Comparaison glucides, glucides + protéines et glucides + protéine + Leucine en post-entraînement
Une fois, la boisson de post-entraînement ne contenait que des glucides. Une autre fois, elle contenait des glucides et des protéines de lactosérum, et une autre fois encore des glucides, des protéines de lactosérum et une forte dose de leucine.
Pour être plus précis : les chercheurs ont donné à leurs sujets 3 ml de boisson pour sportifs par kg de poids corporel, toutes les demi-heures. Ainsi, si vous pesez 100 kg, vous buvez au total 3,3 litres de boisson pour sportifs, contenant 110 g de protéines, 53 g de leucine et 165 g de glucides.
Les chercheurs voulaient savoir si la leucine ajoutait quelque chose lorsque vous fournissez déjà à vos muscles des protéines et des glucides après une séance d’entraînement. Et ils ont constaté que cela faisait une différence. Ils ont prélevé des échantillons de cellules musculaires sur leurs sujets et ont mesuré l’accumulation de protéines musculaires pendant les 6 premières heures suivant la séance d’entraînement.
L’ajout de leucine a provoqué une forte augmentation du taux d’insuline. Le tableau ci-dessous montre la quantité totale d’insuline dans le sang pendant les six premières heures après la séance d’exercices.
La quantité de leucine que les chercheurs ont donnée à leurs sujets était élevée. Vous pouvez le constater dans les mesures des échantillons de sang. La concentration de leucine était 10 fois plus élevée que celle des autres acides aminés.
« L’ingestion supplémentaire de leucine libre en combinaison avec des protéines et des glucides représente probablement une stratégie efficace pour augmenter l’anabolisme musculaire après un exercice de résistance », concluent les chercheurs.
L’étude apporte une preuve de principe et montre qu’il est possible de stimuler la musculature en période de post-entraînement si l’on ajoute de la leucine aux protéines que l’on consomme. Les chercheurs ne précisent pas la quantité de leucine à utiliser, bien que l’étude suggère qu’il faudrait l’ajouter en grandes quantités.
Note EM: Rappelez-vous que vos besoins en protéines et donc, en acides aminés, augmentent avec l’âge. Si vous avez 20 ans, il est peu probable qu’un ajout de leucine fasse une réelle différence.

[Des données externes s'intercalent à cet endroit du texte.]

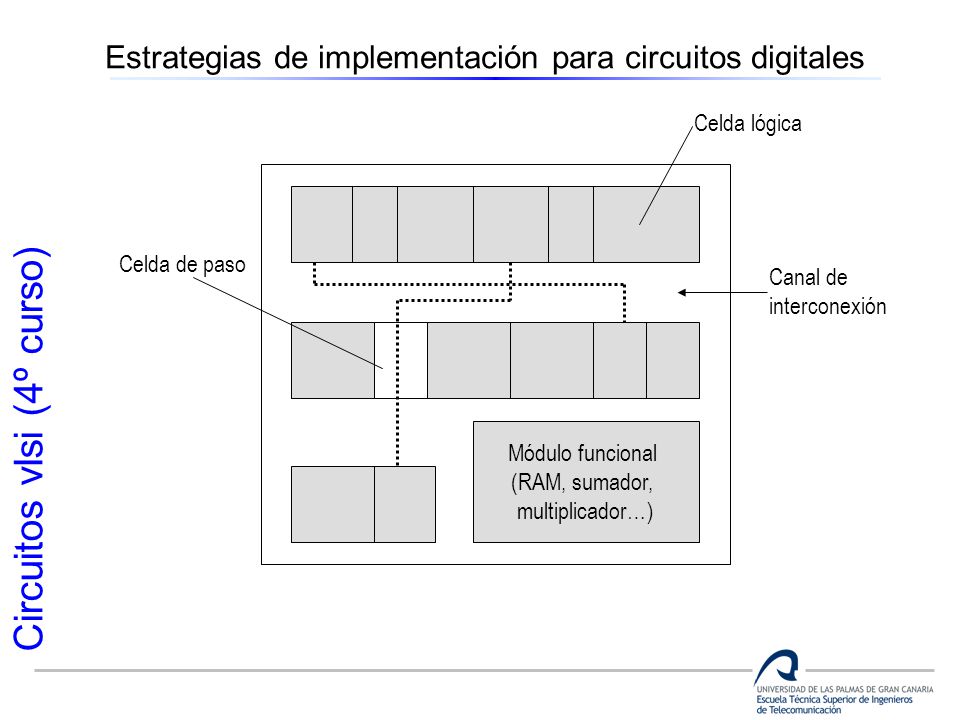 Estrategias de implementación para circuitos digitales

Circuitos vlsi (4º curso)

Celda lógica

Celda de paso

Canal de interconexión

Módulo funcional (RAM, sumador, multiplicador…)

UNIVERSIDAD DE LAS PALMAS DE GRAN CANARIA
Escuela Técnica Superior de Ingenieros de Telecomunicación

Essayez peut-être d’en ajouter quelques grammes mais rien n’est certain. 10 ou 20 ans plus tard, c’est une toute autre histoire. Je l’avais déjà expliqué au cours d’un article précédent ainsi que dans mon livre. L’âge entraîne une rétention de plus en plus grande des acides aminés par les intestins, sauf pour la citrulline. C’est ce que l’on appelle l’extraction splanchnique. Cela veut dire qu’au plus vous vieillissez, au moins vous gardez d’acides aminés dans le sang avant leur utilisation. Une réduction de l’anabolisme est alors constaté. C’est aussi un des critères déterminant de la sarcopénie. Donc, si vous n’êtes plus très jeunes, vos apports nutritionnels en protéines devront augmenter et en même temps ceux de la leucine. Cela explique aussi pourquoi les BCAA peuvent apporter une aide relative mais cette expérience nous dit qu’il est parfaitement possible d’optimiser les apports en leucine en période de post-entraînement (mais c’est aussi faisable avec les repas), une stratégie qui me convient d’ailleurs très bien (avec la glycine en parallèle).
Source de l’article: Leucine increases anabolic effect of post-training meal by 16 percent
Source Ergo-log: Am J Physiol Endocrinol Metab. 2005 Apr; 288 (4): E645-53.